Oh, we’ve heard from some UAB lieutenants and there’ve been university statements lamenting the impact of these and potential future cuts.

Watts? Silence.

Trump and his ilk have convinced themselves that “DEI” is the antithesis of what it actually is. They believe to their core that diversity doesn’t encompass them, equity is designed to hurt them, that inclusion doesn’t, well, include them. 

So, they’re trying to eviscerate it from wherever it exists and threatening to destroy any institution or corporation that dares remain committed to the true tenets of DEI. Tenets that helped UAB earn the “Diversity Champion” designation from Insight into Academia for six consecutive years between 2018 and 2023.

Three years ago, Watts said he was “proud” of the recognition and acknowledged it as “a testament to the outstanding efforts of our Office of Diversity, Equity and Inclusion.” Which is, of course, now R.I.P. (though reincarnated as the Office of Access and Engagement; shhhh, don’t tell anyone.)

Lay that at the equally DEI-lusional hearts of Gov. Kay Ivey and Alabama’s Republican lawmakers and their 2023 anti-whatever-they-think-DEI-is state law.

Now, the Trump administration is taking up the mantle and gutting America of America (forgetting, of course, that their ancestors were the first “illegals”).

And it’s costing UAB. A lot. Already, the institution has lost $24.5 million in grant funds that had been approved by the National Institutes of Health and the National Science Foundation. Among them:

$7.9 million for faculty recruitment at the University of Alabama at Birmingham and Tuskegee University.

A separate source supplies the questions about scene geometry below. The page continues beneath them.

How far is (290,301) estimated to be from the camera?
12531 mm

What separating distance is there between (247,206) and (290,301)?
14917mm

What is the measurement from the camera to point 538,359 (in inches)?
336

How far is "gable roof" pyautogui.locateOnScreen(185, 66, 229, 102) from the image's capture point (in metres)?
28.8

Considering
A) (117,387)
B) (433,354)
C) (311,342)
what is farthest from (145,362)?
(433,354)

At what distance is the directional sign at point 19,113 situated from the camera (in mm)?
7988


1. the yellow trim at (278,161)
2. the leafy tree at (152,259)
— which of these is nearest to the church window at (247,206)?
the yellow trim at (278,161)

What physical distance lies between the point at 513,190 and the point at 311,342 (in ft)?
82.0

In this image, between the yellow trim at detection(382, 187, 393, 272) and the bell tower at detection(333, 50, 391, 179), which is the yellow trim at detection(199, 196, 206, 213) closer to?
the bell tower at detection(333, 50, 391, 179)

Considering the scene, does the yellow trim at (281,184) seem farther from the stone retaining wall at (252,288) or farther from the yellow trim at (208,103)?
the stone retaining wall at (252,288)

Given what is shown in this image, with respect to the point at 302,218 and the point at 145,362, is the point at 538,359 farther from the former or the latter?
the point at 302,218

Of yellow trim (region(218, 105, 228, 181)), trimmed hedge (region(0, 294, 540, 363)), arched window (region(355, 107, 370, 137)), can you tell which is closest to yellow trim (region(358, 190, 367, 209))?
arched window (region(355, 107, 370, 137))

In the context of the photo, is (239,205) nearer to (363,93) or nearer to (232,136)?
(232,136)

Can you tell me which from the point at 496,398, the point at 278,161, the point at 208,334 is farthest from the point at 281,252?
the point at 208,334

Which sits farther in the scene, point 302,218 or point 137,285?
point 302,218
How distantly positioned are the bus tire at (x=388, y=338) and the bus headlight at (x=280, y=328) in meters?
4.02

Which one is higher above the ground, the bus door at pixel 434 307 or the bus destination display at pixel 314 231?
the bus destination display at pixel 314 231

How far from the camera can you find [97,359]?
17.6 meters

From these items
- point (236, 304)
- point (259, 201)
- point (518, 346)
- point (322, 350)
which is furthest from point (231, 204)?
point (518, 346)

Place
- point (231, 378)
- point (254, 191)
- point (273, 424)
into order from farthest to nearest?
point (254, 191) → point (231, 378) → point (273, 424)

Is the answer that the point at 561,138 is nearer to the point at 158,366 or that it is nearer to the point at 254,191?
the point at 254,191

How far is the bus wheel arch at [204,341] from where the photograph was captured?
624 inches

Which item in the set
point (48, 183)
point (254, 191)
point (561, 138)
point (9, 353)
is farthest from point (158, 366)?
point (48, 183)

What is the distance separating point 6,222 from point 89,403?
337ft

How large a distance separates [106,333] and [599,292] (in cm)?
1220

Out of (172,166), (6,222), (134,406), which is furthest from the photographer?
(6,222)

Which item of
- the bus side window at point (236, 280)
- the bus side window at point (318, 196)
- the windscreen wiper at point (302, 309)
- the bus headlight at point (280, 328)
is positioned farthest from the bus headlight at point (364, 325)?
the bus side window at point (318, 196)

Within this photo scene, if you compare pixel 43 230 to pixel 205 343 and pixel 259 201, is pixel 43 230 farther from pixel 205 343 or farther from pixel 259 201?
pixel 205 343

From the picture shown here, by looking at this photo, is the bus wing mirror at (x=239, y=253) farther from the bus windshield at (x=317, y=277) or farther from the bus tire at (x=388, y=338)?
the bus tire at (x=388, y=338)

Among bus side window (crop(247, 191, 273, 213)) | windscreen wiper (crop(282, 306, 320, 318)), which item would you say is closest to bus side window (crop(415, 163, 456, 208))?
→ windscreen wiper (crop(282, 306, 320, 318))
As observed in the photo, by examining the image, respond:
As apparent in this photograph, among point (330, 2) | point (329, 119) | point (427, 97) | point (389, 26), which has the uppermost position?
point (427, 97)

$1.2 million to recruit and support underrepresented groups for membership in the Society for the Advancement in Biology Education Research, a leading international society with a primary focus on undergraduate biology research.

$1.4 million to increase diversity in undergraduate biomedical research

$1 million for a summer program to train students at partnering HBCUs in genomic medicine and research.

Last week, UAB was among the several Birmingham institutions stunned by the cancellation of a groundbreaking $44 million federal biotechnology grant that would allowed them to use artificial intelligence to shorten drug development and provide affordable drugs, vaccines and diagnostics.